First, we made a list of furniture that was somewhere else in the house, not being utilized to its fullest. Here’s what we ended up with:

  • A white Ikea table that had been disassembled, currently stored under the guest room bed
  • A coffee table that had been removed from the living room because of sharp corners and a glass top (active child in house!).  The bonus of this table is that under the glass there is a shelf which extends over the entire table.
  • Two small Ikea file cabinets that held all kinds of junk in the upstairs office
  • A tall skinny cabinet from the living room that actually interfered with maximum TV viewing
  • a 9-cubby wooden wine rack that had been removed from a new piece of furniture – a more useful basket took its place
We also ended up buying two inexpensive new pieces: an 8-cubby unit and a 4-cubby unit, from Home Depot.
Then Krista made a list of all the craft stuff she had and put it into categories: her son’s paper activities, cake decorating, gift wrapping, gardening, sewing, cross stitching, writing supplies (paper,pens, pencils, scissors, glue, tape).  Then we started looking at the size of the items, and the quantity of each so that we could decide what kind of container was best suited for each.
Next came rummaging through the boxes at Costco, and bringing home the sizes we thought we needed. (This involved a few trips because eyeballing size is not an exact art.) As we started organizing the boxes in the cubbies and around the furniture, we decided we needed another unifying piece, and that was six fabric storage boxes, again from Home Depot.
We began with the easy stuff – gift bags were going under the glass of the coffee table.
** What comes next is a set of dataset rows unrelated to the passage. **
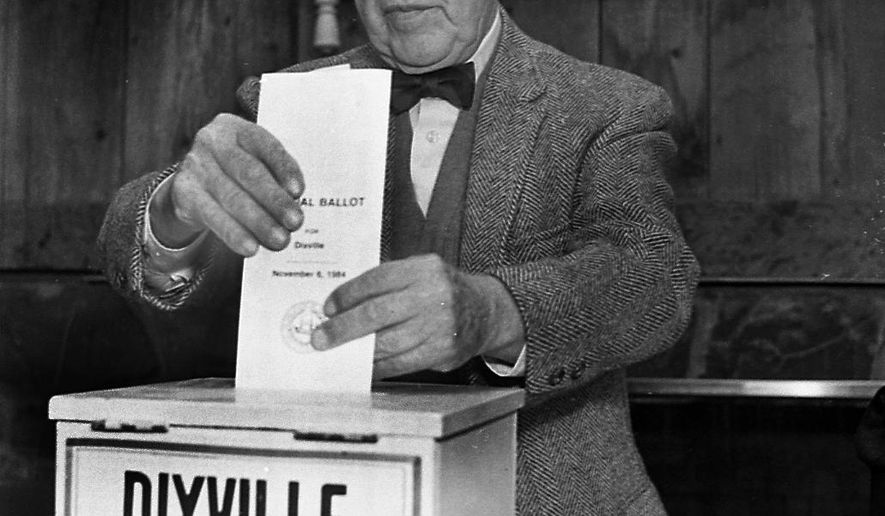 FILE - In this Feb. 28, 1984, file photo, Neil Tillotson gets ready to cast the first ballot in the New Hampshire presidential primary in Dixville, N.H. In Dixville, one of three tiny northern towns where voters will cast ballots just after midnight Feb. 9, no one quite knows how the early voting tradition started. But most agree it had something to do with rival photographers. (AP Photo/Jim Cole, File)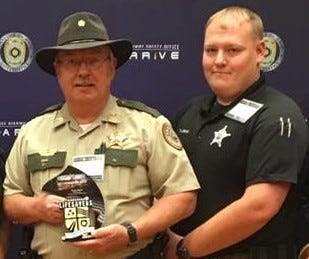 Grundy County Sheriff's Office Chief Deputy Tony Bean and son Sgt. T.J. Bean are pictured in a photo that was posted to the agency's Facebook page.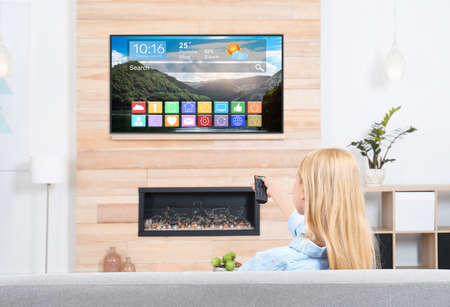 Woman watching smart TV in living room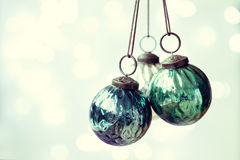 Christmas ornaments with copy space to side. Blue and green Christmas ornaments with copy space to side royalty free stock photo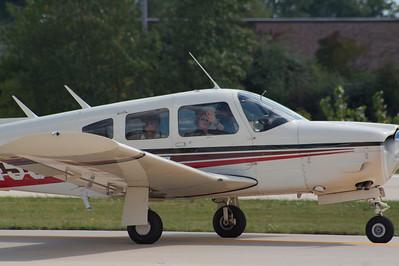 Cheri front, Alex in back, Brian flying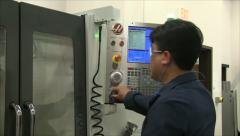 CNC machinist setting up milling machine - stock footage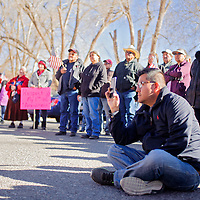 112614       Cable Hoover<br /> <br /> Dusty Lee uses his phone to take video of speakers and other supports during a Navajo Voter's Rights Coalition protest at the Navajo Council Chambers in Window Rock Wednesday.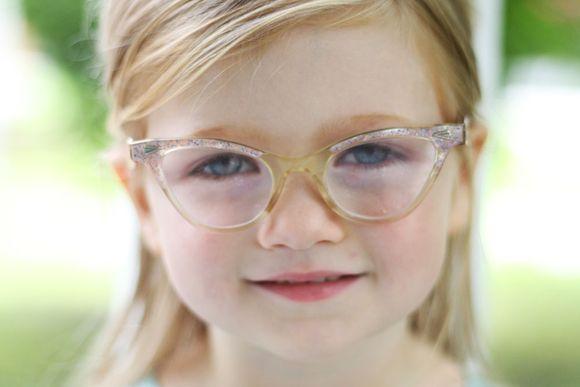 August pink eyeglasses serious
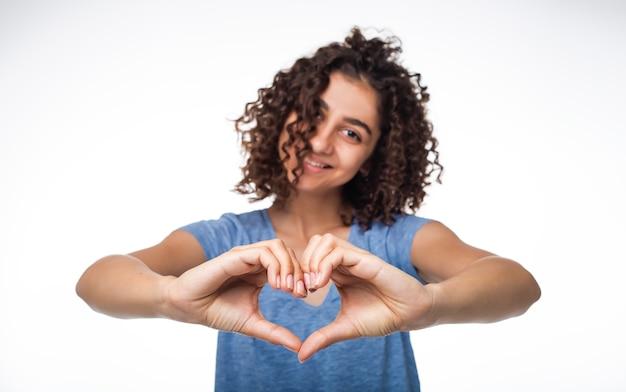 La ragazza indiana allegra mostra un cuore dalle sue mani. concetto di amore.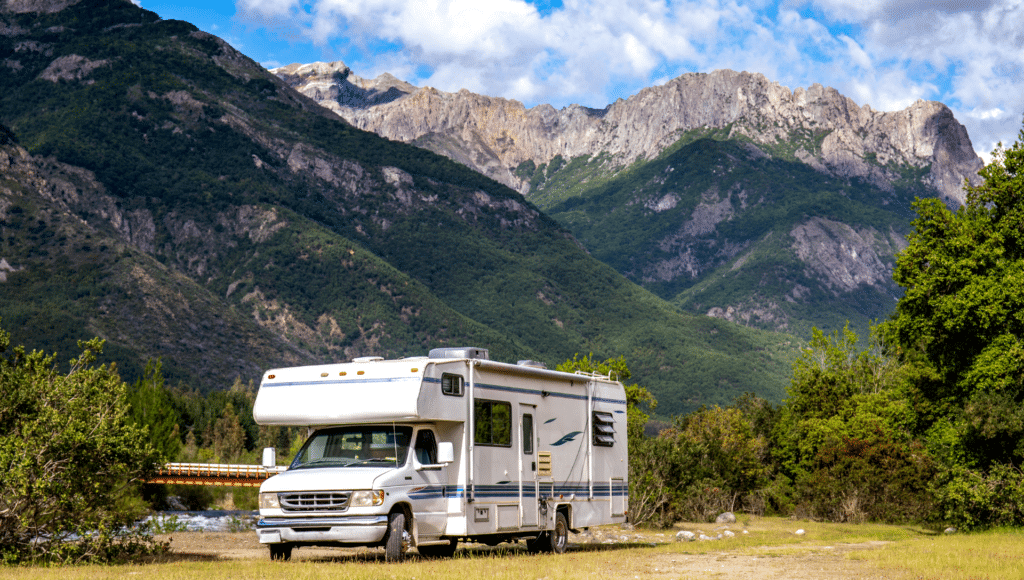 A Class C motorhome sits amongst green trees with mountains in the background underneath a blue sky with white puffy clouds.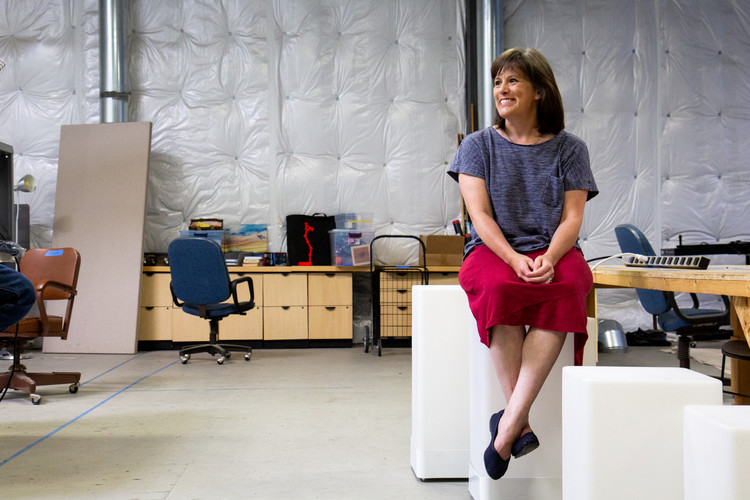 Mary Elliott, an occupational therapist and founder of The Makerspace, sits upon one of the many sculptural projects that inhabit The Makerspace, a nonprofit that connects creative resources with Bellingham creatives to enhance artisitcia and STEM-based learning.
But they slid all over the place in there, so we cut two open-top boxes from the purchased cubby boxes so that they would fit into those shelves, and we could still see the contents. Target had a perfectly-matching contact paper that we used to cover any exposed cardboard box surfaces. Then a tall slim box was covered to house the rolled gift wrap. This box was slid between the work table and the coffee table. Three large boxes below the coffee table were filled with tissue paper, fabric tote bags and Christmas wrap.  We left those plain brown, as they blended with the table above them. To finish up the gift wrap category, another box was fashioned to accommodate rolled ribbon on a rod, and loose bows and ribbons in a tray found below.
The wine cubby came next – again with the Costco boxes. We found duplicate boxes of certain food items, trying to make the “drawers” as similar in size as we could. These were perfect for scissors, tapes, rulers, …..
Cake decorating supplies were divided into three groups – trays and platters, supplies for classes, and supplies used at home.  The trays were fitted into a covered box that fit perfectly between gift wrap box and large cubbies.  The other items were placed in boxes near the trays, along with a cake pop display box and books on baking/decorating topics.